__Rows from a spatial reasoning dataset__:
►

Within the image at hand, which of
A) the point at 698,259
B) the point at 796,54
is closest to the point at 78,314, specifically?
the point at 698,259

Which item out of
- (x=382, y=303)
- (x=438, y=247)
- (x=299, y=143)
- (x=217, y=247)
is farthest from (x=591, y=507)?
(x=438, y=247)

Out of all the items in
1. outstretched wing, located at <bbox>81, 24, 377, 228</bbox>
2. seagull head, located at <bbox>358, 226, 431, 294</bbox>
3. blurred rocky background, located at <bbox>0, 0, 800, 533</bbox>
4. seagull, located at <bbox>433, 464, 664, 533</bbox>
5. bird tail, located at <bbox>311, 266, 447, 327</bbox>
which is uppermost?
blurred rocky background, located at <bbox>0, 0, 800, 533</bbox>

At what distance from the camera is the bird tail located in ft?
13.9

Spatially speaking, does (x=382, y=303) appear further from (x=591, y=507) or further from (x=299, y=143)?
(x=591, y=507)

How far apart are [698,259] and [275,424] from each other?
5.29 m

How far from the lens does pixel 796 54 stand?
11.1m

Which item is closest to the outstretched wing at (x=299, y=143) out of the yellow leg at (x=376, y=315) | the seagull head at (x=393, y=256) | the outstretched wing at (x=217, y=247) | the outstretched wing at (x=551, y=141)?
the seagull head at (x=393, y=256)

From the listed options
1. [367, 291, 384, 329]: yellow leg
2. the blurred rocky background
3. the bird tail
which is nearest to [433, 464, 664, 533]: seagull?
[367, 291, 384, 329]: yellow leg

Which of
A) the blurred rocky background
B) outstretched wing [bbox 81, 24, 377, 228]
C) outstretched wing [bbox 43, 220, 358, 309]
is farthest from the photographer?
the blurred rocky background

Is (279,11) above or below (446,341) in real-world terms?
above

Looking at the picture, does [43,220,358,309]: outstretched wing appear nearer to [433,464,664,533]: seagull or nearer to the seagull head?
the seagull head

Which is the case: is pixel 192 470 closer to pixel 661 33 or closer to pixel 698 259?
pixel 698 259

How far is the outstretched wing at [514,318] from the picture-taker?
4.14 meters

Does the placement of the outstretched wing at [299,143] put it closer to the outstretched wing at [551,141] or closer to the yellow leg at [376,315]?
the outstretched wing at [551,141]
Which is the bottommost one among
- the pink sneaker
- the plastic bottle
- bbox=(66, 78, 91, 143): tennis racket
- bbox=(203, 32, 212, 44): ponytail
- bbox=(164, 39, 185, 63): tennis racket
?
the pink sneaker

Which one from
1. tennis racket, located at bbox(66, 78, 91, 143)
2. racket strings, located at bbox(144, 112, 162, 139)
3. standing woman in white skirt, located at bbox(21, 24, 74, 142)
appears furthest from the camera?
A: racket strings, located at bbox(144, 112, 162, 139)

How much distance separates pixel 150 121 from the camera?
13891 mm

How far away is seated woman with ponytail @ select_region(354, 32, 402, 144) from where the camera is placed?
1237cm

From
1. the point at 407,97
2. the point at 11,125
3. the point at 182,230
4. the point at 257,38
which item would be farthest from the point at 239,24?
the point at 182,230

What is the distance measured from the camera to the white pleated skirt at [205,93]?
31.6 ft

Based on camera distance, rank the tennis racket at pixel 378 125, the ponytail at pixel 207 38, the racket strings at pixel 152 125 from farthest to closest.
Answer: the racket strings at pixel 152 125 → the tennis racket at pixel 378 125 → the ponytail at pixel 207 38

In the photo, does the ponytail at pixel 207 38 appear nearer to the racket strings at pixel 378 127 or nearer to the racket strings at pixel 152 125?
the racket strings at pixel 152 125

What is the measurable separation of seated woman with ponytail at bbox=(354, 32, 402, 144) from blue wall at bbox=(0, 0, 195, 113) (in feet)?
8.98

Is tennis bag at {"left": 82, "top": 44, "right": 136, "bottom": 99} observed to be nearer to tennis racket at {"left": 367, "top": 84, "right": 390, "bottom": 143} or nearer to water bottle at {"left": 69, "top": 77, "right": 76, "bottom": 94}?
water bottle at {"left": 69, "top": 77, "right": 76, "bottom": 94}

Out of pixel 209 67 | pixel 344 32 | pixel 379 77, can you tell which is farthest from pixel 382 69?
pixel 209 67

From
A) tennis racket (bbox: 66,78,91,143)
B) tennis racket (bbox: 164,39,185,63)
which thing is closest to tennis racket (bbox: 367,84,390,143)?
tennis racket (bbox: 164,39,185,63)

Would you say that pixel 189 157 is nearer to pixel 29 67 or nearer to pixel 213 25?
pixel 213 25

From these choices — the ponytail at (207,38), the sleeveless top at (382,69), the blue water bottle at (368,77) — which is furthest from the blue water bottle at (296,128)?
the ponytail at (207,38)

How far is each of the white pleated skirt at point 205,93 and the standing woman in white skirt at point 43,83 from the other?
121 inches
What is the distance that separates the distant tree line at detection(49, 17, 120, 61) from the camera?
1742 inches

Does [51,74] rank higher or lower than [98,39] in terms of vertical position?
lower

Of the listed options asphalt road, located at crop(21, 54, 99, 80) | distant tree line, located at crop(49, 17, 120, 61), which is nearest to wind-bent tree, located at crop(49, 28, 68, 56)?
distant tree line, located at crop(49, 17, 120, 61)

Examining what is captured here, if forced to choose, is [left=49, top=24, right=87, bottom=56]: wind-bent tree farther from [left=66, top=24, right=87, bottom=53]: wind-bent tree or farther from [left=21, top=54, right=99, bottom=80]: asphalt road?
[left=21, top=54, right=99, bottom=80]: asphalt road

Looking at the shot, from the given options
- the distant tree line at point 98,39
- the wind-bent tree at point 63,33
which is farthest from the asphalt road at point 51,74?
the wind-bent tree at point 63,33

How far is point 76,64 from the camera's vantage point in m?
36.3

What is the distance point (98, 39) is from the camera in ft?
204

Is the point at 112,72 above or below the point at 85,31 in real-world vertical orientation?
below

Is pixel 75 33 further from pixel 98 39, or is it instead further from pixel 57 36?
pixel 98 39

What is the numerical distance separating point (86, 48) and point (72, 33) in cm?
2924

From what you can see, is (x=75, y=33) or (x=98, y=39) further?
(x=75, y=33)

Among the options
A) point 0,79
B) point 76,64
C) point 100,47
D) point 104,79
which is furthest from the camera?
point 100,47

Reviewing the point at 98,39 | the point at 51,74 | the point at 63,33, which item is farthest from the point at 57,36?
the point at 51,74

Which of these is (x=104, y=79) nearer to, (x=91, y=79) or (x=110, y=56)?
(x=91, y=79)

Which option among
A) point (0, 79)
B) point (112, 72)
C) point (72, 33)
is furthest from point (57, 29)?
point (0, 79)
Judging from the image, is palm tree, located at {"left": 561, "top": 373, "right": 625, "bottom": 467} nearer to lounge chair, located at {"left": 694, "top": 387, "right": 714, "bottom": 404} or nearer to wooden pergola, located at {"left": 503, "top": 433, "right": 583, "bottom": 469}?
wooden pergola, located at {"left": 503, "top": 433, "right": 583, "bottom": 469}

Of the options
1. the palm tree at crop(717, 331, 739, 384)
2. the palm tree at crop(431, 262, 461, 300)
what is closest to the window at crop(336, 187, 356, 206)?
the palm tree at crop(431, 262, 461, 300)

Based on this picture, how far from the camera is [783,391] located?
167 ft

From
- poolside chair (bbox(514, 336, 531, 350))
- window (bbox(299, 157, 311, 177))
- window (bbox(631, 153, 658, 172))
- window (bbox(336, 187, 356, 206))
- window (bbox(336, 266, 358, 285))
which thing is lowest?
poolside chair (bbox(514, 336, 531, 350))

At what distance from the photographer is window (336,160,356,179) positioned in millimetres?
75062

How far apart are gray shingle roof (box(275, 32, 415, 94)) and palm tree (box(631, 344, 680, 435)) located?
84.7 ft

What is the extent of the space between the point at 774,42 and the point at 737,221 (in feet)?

◄

__PROBLEM__: Only the lines from the one containing "Judging from the" through the end of the entries above belong in the answer; repeat them exactly.

__EXERCISE RESULT__:
Judging from the image, is palm tree, located at {"left": 561, "top": 373, "right": 625, "bottom": 467} nearer to lounge chair, located at {"left": 694, "top": 387, "right": 714, "bottom": 404} or nearer to wooden pergola, located at {"left": 503, "top": 433, "right": 583, "bottom": 469}?
wooden pergola, located at {"left": 503, "top": 433, "right": 583, "bottom": 469}

Of the options
1. the palm tree at crop(717, 331, 739, 384)
2. the palm tree at crop(431, 262, 461, 300)
what is closest to the window at crop(336, 187, 356, 206)?
the palm tree at crop(431, 262, 461, 300)

Based on this picture, how far from the camera is [783,391] located?
167 ft

From
- poolside chair (bbox(514, 336, 531, 350))
- window (bbox(299, 157, 311, 177))
- window (bbox(631, 153, 658, 172))
- window (bbox(336, 187, 356, 206))
- window (bbox(336, 266, 358, 285))
which thing is lowest?
poolside chair (bbox(514, 336, 531, 350))

At what distance from the photographer is window (336,160,356,179) positioned in millimetres?
75062

How far apart are gray shingle roof (box(275, 32, 415, 94)) and palm tree (box(631, 344, 680, 435)) located?
84.7 ft

What is the extent of the space between the point at 774,42 and the point at 737,221 (in feet)?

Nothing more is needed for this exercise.